Everardo Garcia is blind and an amputee. He worked as a migrant across the U.S. but had to retire due to complications related to diabetes.
Garcia said he’s spent all of the money he had on a plot of land since 2008. It was to build the home he and his wife always wanted.
“I would give him payments. Every time I came from up north, I would hand him my income tax, too,” he said. “The way I would get the money, I would give it to the man. We don't know how to read. It wasn’t until my daughter said, ‘No, my dad gives this man too much money.’"
Property attorney Armando Puente told CHANNEL 5 NEWS that’s due to the type of contract he signed. He said it’s known as a contract for deed.
“It binds the buyer and the seller, on the certain properties, and sets out all the terms usually on a single or two pages. But basically it says, ‘When you finish paying me, I will give you a deed. At your expense, of course,’” Puente said.

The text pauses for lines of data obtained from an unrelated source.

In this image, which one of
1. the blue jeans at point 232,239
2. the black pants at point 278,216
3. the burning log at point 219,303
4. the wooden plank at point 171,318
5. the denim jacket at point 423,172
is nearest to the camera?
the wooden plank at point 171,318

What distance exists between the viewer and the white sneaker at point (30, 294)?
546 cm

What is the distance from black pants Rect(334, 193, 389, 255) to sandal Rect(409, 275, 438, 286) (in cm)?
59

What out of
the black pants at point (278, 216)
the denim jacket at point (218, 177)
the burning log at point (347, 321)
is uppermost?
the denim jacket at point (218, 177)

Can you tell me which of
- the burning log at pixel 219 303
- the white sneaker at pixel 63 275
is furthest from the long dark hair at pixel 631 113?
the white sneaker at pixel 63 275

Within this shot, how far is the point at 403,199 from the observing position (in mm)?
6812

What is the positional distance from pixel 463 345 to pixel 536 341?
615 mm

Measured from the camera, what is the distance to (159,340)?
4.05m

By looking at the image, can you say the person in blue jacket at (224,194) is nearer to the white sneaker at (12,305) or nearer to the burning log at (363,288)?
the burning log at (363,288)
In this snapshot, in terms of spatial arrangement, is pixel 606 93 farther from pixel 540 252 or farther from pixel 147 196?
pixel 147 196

Puente explained these types of contract, written for a term of more than six months, is illegal. He said page 22 of the Texas Property Code 2016 Edition states the style of contract was banned in 1995.

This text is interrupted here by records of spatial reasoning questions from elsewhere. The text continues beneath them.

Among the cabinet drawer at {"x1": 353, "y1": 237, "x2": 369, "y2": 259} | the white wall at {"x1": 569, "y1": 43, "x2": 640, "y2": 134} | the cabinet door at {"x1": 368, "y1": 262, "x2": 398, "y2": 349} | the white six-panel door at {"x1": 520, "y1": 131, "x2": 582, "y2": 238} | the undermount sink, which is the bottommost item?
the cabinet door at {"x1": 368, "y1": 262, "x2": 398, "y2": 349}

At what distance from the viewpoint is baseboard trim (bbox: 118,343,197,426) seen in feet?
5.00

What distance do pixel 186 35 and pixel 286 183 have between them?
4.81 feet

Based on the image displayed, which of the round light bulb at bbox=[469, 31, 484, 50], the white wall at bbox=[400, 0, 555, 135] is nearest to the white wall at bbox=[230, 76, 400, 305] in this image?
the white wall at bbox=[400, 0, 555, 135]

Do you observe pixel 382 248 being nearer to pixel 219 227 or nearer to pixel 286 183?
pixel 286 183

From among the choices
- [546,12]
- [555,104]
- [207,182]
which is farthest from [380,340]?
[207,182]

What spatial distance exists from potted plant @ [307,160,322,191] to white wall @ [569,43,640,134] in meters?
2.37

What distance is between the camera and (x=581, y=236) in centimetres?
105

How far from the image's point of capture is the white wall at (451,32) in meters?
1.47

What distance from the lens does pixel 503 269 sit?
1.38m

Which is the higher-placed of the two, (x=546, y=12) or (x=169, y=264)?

“At that point, there is nothing there to show that you had an interest in it, other than the piece of paper that you have in your hand,” he said. “Fraud can happen so easily, it’s frightening.”
The attorney explained people who find themselves entangled in this style of contact may sue if they never receive their deed. He admitted it can be an uphill battle due to the lack of paperwork.
Garcia said he wants to sue the person who sold the property. He said the only problem is he can’t afford an attorney.
Puente said if you plan on purchasing a property be sure to sign a deed of trust contract. He said the deed will be transferred into your name during the life of your contract.